Agnone, l’“Atene del Sannio” e bandiera arancione Tci, costellata di chiese (S. Emidio, gioiello dell’arte barocca) e palazzi nobiliari decorati da raffinati portali e chiavi di volta in pietra, vanta origini sannite testimoniate dalla Tavola Osca del II sec. a.C. Ma la sua fama nel mondo risuona con i rintocchi delle campane della Pontificia Fonderia Marinelli che da otto secoli perpetua la sua attività ed è l’unica sopravvissuta tra le tante dinastie di campanari. Dalla sua fucina sono uscite la campana di Montecassino e quella del Giubileo. L’attiguo Museo storico espone attrezzi, stampi e una serie di campane storiche.
La sera del 24 dicembre, al rintocco del campanone di Sant’Antonio, nelle cinque contrade del paese vengono accese le ‘ndocce (grandi torce) che i portatori caricano sulle spalle, protette da un mantello nero di lana, incamminandosi lungo il corso che si trasforma in un fiume di fuoco, preceduti dalle donne coi bambini che portano dolci. Grandi carri con pastori, pecore, buoi riproducenti scene di vita contadina chiudono la sfilata.
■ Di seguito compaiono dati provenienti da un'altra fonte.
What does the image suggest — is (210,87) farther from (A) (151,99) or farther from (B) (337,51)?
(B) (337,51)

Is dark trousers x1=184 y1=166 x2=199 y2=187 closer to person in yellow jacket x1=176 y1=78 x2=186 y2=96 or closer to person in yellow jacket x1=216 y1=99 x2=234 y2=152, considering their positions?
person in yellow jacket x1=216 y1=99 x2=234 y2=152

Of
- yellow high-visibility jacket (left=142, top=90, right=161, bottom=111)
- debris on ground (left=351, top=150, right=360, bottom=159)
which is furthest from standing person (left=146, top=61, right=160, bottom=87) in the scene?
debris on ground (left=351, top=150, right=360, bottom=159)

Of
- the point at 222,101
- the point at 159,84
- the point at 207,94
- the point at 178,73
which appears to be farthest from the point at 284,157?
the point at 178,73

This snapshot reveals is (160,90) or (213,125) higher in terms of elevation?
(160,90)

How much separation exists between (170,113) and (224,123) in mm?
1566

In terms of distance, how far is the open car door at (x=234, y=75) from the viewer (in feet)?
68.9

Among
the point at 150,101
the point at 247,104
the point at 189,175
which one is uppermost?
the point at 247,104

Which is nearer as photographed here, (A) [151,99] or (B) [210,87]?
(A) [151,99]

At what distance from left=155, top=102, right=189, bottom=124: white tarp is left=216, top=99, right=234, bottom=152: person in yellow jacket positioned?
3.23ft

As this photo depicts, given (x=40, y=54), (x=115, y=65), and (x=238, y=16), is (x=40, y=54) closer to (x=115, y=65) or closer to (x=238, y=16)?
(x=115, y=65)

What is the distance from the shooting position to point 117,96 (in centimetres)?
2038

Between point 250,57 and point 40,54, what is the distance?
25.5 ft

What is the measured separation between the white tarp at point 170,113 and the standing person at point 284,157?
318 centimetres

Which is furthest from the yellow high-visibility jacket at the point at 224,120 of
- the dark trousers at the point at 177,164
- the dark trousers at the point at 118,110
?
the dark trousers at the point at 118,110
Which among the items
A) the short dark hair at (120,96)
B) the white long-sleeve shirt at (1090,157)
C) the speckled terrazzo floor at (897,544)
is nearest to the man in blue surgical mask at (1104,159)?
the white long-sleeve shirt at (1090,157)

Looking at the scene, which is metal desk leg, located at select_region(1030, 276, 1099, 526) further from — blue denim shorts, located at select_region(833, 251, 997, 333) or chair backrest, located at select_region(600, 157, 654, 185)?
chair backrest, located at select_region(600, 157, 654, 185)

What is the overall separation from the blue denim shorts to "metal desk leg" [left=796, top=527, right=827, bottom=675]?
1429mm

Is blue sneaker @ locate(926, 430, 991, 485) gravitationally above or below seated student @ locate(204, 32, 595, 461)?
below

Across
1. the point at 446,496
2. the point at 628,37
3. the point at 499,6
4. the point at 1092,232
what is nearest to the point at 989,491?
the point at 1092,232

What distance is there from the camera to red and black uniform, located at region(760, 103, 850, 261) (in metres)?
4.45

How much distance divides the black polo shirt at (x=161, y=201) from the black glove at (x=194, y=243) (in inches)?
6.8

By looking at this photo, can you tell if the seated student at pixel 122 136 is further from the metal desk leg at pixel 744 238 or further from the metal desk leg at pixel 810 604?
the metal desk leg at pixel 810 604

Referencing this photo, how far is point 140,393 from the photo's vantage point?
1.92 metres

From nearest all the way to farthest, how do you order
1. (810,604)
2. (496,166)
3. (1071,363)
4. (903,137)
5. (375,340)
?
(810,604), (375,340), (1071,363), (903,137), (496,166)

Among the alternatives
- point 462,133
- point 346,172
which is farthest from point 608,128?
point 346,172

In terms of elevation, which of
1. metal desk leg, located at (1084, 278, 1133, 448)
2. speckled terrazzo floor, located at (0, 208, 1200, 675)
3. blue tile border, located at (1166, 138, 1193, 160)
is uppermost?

Giunti sulla piazza, si accende il falò della fratellanza in cui viene metaforicamente bruciato tutto ciò che di negativo è avvenuto nel corso dell’anno.
Realizzate con rami di abete bianco (che è leggero e resinoso e brucia facilmente) del bosco di Montecastelbarone, scelti dalla Forestale tra quelli malati o abbattuti, intercalati a fasci di ginestre secche legati con lo spago, le ‘ndocce sono alte due o tre metri e talvolta ne vengono assemblate insieme fino a venti, che assumono la forma di ventaglio. I poderosi portatori esibiscono la loro valentia e, senza mostrare lo sforzo, danzano e roteano sulla piazza come pavoni di fuoco. Auspici venivano tratti un tempo dal modo in cui le enormi torce bruciavano e scoppiettavano.
L’antica festa pagana legata al solstizio d’inverno che celebrava il fuoco come fonte di vita nella notte più lunga dell’anno, intorno all’anno Mille si trasforma nella festa del Natale cristiano, dedicata alla nascita di Cristo luce del mondo, probabilmente perché con le fiaccole i contadini dalle campagne giungevano al paese per assistere alla messa di mezzanotte. La ‘Ndocciata nel 2011 ha ottenuto il riconoscimento di Patrimonio d’Italia per la tradizione.
Questo viaggio attraverso l’arte e la storia dell’Alto Molise ha incrociato spesso le antiche autostrade d’erba della transumanza, di cui permangono tracce in quasi tutti i comuni: i tratturi. Tutelati come beni archeologici, costituivano una rete infrastrutturale che gli Aragonesi tracciarono nel XV secolo per consentire alla civiltà pastorale appenninica il transito degli armenti sfruttando i pascoli abruzzesi e del Tavoliere pugliese, per sviluppare un sistema economico che andava dall’allevamento ovino alla commercializzazione della lana. I tre più importanti ricadenti nella provincia di Isernia sono il Celano-Foggia, il Castel di Sangro-Lucera e il Pescasseroli-Candela. Lungo questi percorsi sono disseminati beni naturalistici, architettonici e monumentali.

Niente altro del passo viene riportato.